Did The Gold Market Bottom?
Last year I wrote how I thought gold prices could drop to around the $1,000 level and then produce an impressive rally, fooling many into thinking the long-awaited bottom had arrived. Prices fell short of the $1,000 level in October only dropping to $1,045, so I wasn’t expecting that rally to come now, but this is precisely what I believe is happening. Below are my views on how sentiment works and why the real bottom in gold and silver is likely still ahead.
Market Sentiment
Many of the traditional sentiment measures have been reset from the 2011 high, but there’s still room for improvement. I base this from public discussion boards and comments throughout the web; I still see many overly bullish supporters.

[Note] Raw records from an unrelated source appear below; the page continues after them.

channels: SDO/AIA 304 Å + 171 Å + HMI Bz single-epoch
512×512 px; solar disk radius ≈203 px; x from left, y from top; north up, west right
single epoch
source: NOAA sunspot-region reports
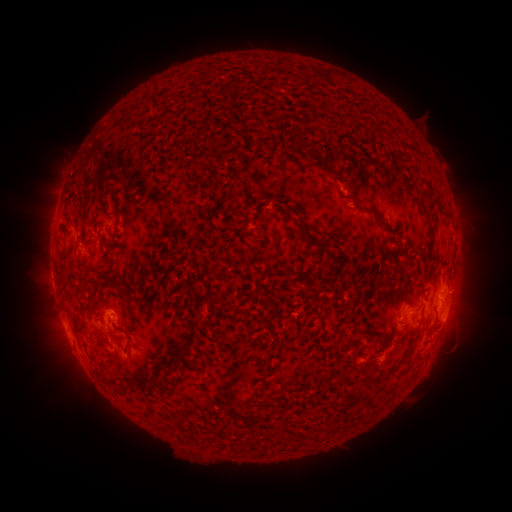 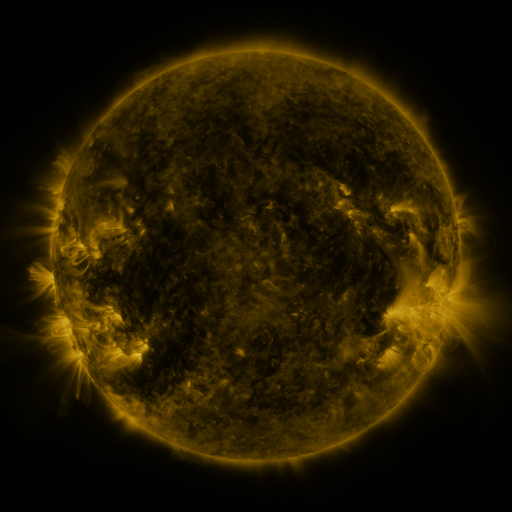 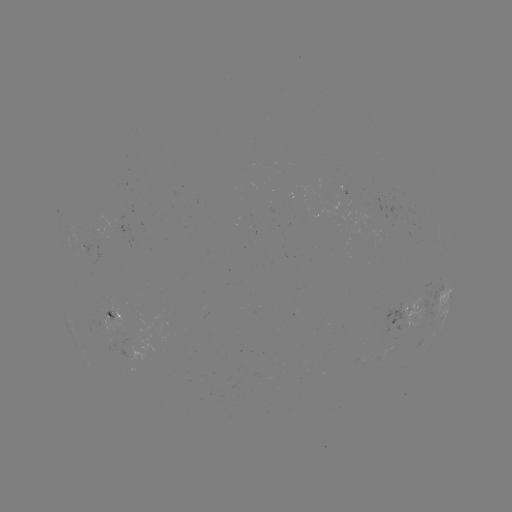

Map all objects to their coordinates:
spotted active region: (89, 246)
spotted active region: (441, 300)
spotted active region: (405, 311)
spotted active region: (112, 318)
spotted active region: (365, 358)
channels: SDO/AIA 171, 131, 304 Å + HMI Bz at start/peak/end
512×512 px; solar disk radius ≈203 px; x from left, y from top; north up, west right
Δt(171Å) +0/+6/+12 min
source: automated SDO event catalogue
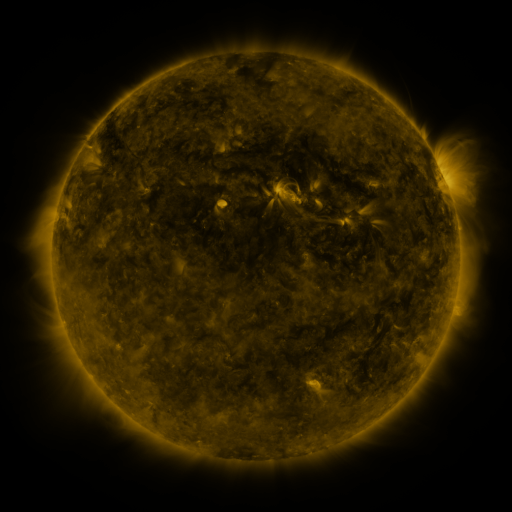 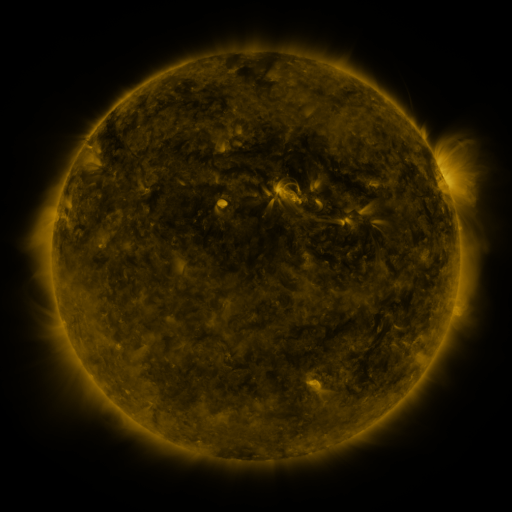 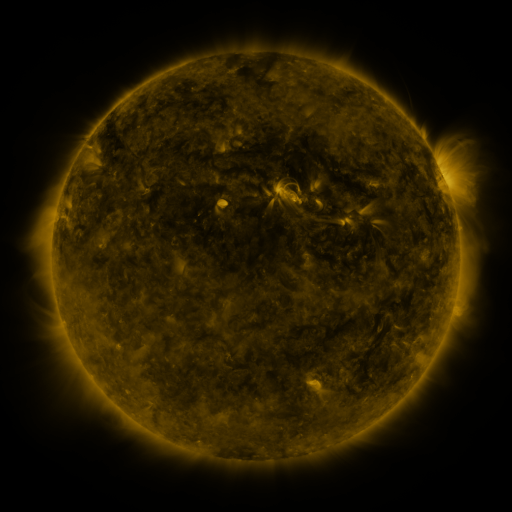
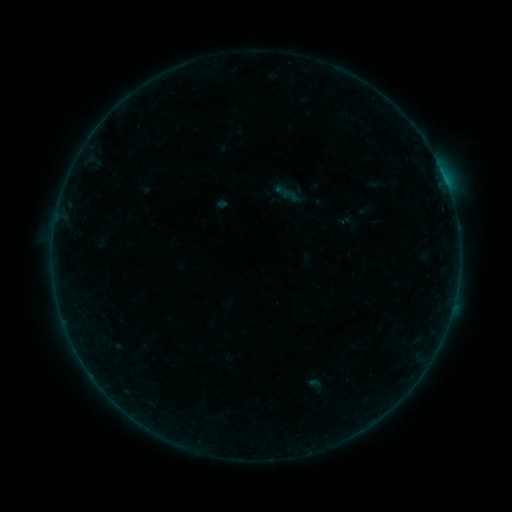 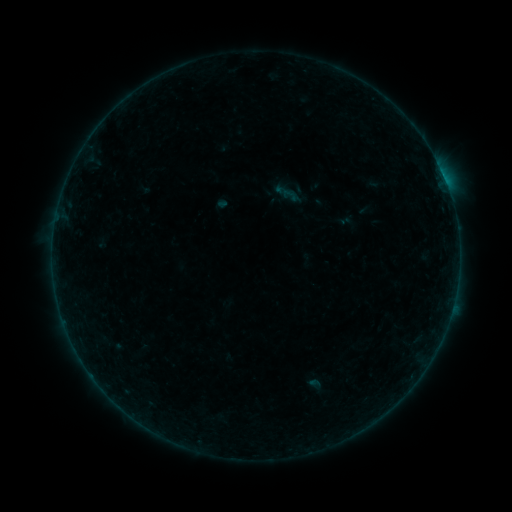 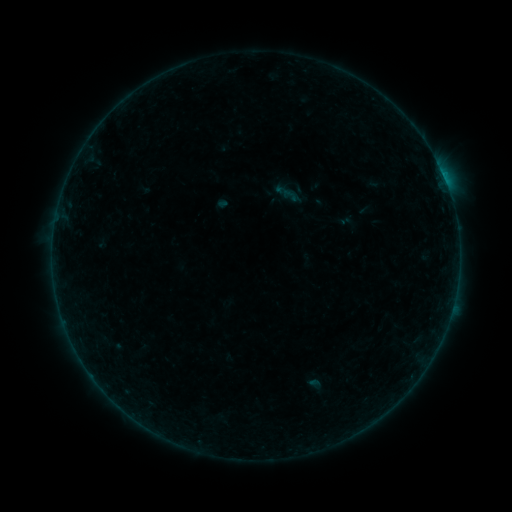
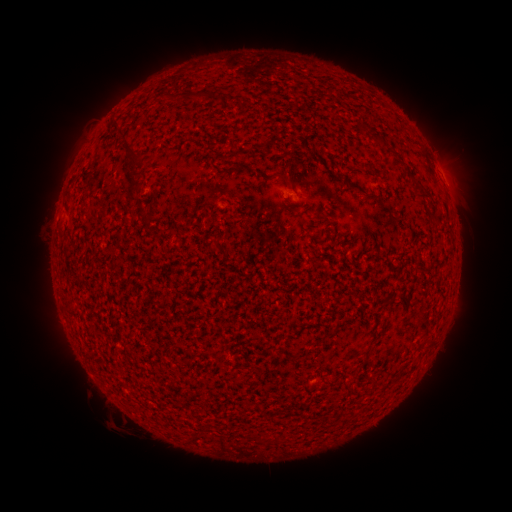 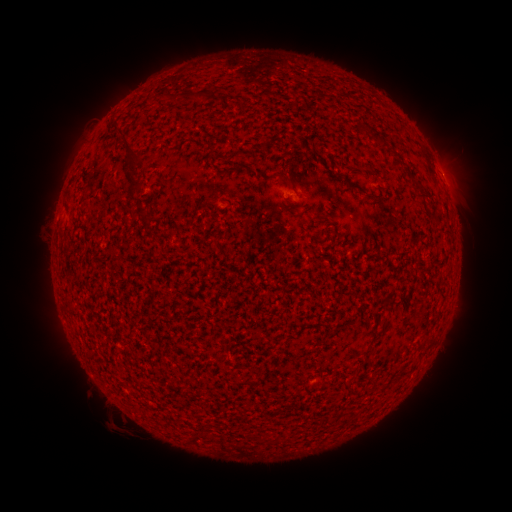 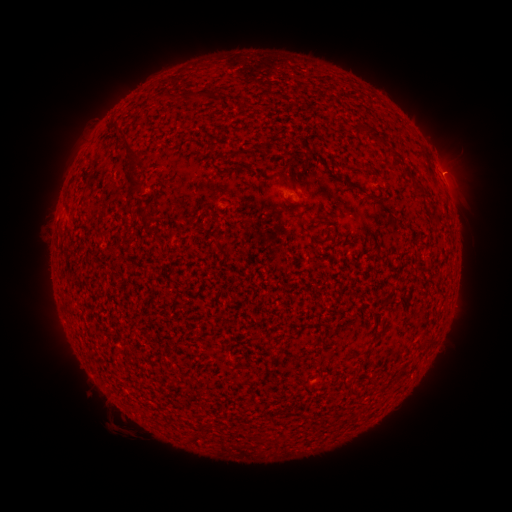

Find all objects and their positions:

Market psychology suggests a new bull market cannot begin until the original participants are flushed out. Sentiment in corrected in two ways. One, through prices falling to obscene levels or second through time, if enough time passes, eventually investors move on. Gold was up 12-years consecutively, a move like that requires a complete sentiment overhaul.
The environment has certainly improved, but for the next gold run to manifest even the diehard gold and silver bugs must show severe uncertainty, I haven’t seen that yet. In my mind, a false bottom and then an impressive rally will force many on the sidelines to enter positions, fearing they somehow missed the bottom. Once enough people commit then prices will drop to new lows, eventually challenging the last stronghold, the $1,000 level. If $1,000 fails, endless stops will be triggered, and a washout phase will see prices plunge to the $875-$850 area. At that level, we would see a complete sentiment reset and an opportunity for the next bull phase to begin.
What’s next for prices
Gold, silver and miners have been relatively predictable, the last 2-years they would rise from their 6-month lows to approximately the 50-week moving average, and then the cycle would top. Our cycle work and trend analysis suggest nothing has changed and that the bearish trend is still intact. However, if prices do not top out relatively soon, and the structure further deteriorates, I will be forced to consider other possibilities. Note: The 8-year cycle in gold has arrived with consistency, if prices bottomed in November of 2015 then it would be a year early, to me that seems unlikely.
US Dollar Chart - The dollar jumped out of the potential cycle low closing above the ten and 200-day moving averages. I would like to see an even higher close above 97.00 for confirmation.
Gold Weekly Chart - Most cycles have been topping between weeks nine and eleven. This cycle just completed week ten peeking out at $1,263.90, that could be the top to this intermediate cycle.
Silver Weekly Chart - Silver's 6-month cycle was topping like clockwork at or slightly above the 50-week moving average. The current cycle has seen prices breach that area more than normal. Let's see if they top soon and keep the trend. Note, silver did not take out the October highs like gold, serving as a non-confirmation.
Conclusion
I’m not all-knowing, obviously, and it is possible gold reached a bear market bottom at $1,045.40, but the trend, sentiment (my version) and cycle analysis suggest otherwise. An established trend must be considered intact until it is clearly broken. If the bottom did arrive at $1,045.40, there will be plenty of time to get in once the major low is confirmed. We are a long way from that confirmation currently.